In-Hospital Stroke Patients Wait Longer for Care

Pauline Anderson

October 09, 2014

Up to 17% of strokes occur in patients already hospitalized, but a new Canadian study shows that they wait longer for neuroimaging and thrombolysis than those who have a stroke at home and are brought to the emergency department (ED).

Doctors in hospitals should keep stroke on their radar in the same way that they do for a heart attack, lead study researcher, Alexandra Saltman, MD, resident, core internal medicine, University Health Network, University of Toronto, Ontario, Canada, told Medscape Medical News. "They should keep an open mind that some subtle symptoms may represent stroke, and if they're worried, they should act on it quickly."

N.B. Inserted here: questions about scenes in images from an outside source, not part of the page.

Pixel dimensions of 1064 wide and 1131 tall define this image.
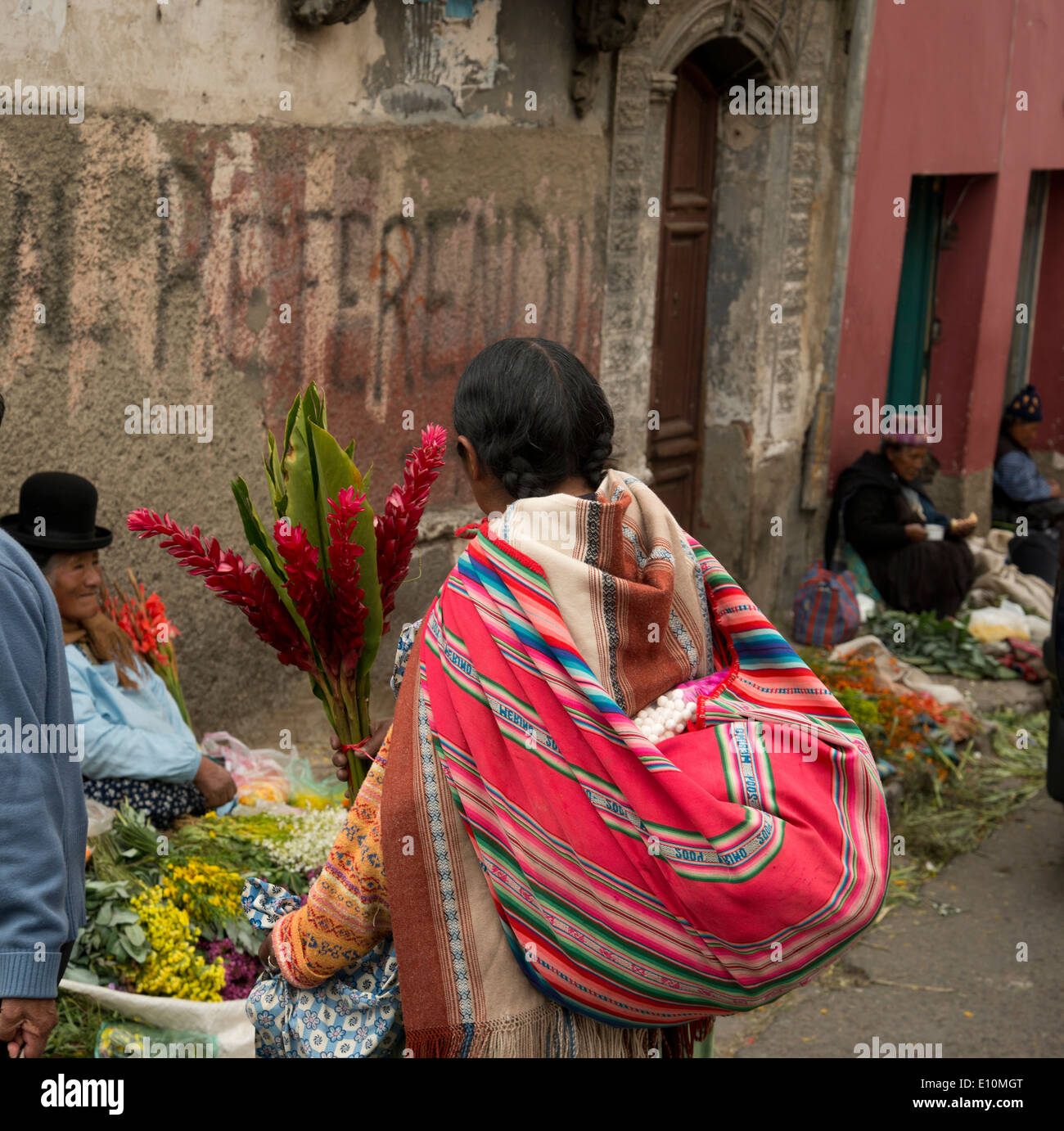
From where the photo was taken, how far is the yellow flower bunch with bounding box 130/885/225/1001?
10.6 ft

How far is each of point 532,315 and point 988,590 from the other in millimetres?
4282

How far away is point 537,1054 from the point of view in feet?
6.49

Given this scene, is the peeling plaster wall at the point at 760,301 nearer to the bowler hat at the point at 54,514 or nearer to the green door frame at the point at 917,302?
the green door frame at the point at 917,302

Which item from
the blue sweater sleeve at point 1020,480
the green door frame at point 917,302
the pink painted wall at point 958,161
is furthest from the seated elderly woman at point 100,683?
the blue sweater sleeve at point 1020,480

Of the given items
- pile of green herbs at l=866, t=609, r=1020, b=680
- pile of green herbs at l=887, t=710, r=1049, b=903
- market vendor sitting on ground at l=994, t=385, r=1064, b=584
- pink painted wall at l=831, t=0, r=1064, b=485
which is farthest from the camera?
market vendor sitting on ground at l=994, t=385, r=1064, b=584

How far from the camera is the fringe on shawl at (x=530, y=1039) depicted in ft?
6.38

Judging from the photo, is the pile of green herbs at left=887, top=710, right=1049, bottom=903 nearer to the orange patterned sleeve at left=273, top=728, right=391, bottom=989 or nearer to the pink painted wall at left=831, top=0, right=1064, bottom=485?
the pink painted wall at left=831, top=0, right=1064, bottom=485

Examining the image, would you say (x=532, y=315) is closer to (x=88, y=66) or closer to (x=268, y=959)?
(x=88, y=66)

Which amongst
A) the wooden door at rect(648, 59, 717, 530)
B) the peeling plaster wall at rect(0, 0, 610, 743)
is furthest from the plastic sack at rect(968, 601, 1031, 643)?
the peeling plaster wall at rect(0, 0, 610, 743)

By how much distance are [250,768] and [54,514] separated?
1227 millimetres

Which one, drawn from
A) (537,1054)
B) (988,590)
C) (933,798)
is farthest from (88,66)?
(988,590)

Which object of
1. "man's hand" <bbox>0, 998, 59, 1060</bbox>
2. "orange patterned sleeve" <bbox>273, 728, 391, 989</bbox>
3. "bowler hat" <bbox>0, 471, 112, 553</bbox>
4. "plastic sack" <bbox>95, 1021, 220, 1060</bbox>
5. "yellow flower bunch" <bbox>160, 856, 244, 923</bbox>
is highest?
"bowler hat" <bbox>0, 471, 112, 553</bbox>

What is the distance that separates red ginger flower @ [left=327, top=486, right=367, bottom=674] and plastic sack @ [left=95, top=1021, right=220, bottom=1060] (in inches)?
52.7

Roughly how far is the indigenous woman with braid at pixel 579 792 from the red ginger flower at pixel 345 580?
0.19 metres
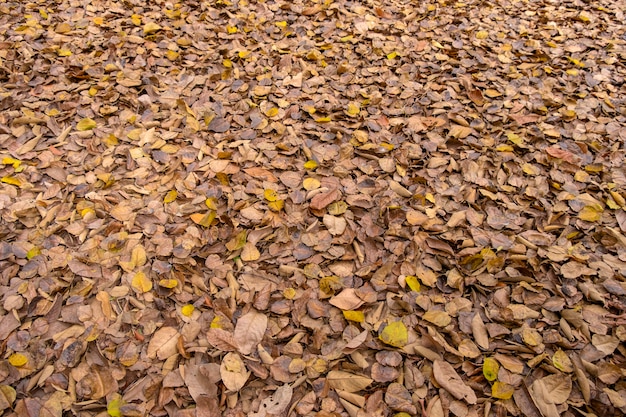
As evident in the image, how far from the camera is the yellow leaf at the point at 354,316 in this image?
71.7 inches

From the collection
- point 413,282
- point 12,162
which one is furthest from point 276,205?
point 12,162

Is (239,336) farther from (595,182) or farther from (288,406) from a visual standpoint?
(595,182)

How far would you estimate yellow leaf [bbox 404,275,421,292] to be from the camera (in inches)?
76.5

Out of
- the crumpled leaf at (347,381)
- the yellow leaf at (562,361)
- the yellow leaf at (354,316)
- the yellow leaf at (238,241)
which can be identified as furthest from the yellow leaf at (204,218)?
the yellow leaf at (562,361)

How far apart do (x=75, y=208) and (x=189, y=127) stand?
789 millimetres

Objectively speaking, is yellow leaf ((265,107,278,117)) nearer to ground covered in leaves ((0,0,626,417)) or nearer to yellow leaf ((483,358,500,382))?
ground covered in leaves ((0,0,626,417))

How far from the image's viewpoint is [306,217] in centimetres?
219

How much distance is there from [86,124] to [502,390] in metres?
2.57

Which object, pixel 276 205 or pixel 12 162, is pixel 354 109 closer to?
pixel 276 205

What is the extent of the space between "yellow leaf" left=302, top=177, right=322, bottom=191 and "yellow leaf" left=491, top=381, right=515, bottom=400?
1.23 meters

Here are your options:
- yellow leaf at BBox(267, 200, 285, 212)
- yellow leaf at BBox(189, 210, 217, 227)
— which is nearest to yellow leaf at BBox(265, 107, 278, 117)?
yellow leaf at BBox(267, 200, 285, 212)

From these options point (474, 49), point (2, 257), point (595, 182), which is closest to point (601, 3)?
point (474, 49)

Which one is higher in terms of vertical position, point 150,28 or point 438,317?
point 150,28

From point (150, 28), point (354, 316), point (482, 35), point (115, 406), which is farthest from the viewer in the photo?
point (482, 35)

Dr Saltman presented the study at the Canadian Stroke Congress in Vancouver, British Columbia.

"Shocking Difference"

For the study the investigators gathered data from charts for all adults with stroke at 11 regional stroke centers in Ontario, Canada, from 2003 to 2012. This included 1048 patients who were admitted to the hospital with another condition and had a stroke while there, and 32,227 who were brought to the hospital after sustaining a stroke. Most hospitalized patients were admitted for medical reasons (30%) or surgery other than cardiac (30%).

The mean age for the entire cohort was 73 years.

To compare "in hospital" and "community-onset" strokes, the authors used the Heart and Stroke Foundation's Canadian stroke best practice recommendations and the American Heart Association (AHA) best practice guidelines for stroke care.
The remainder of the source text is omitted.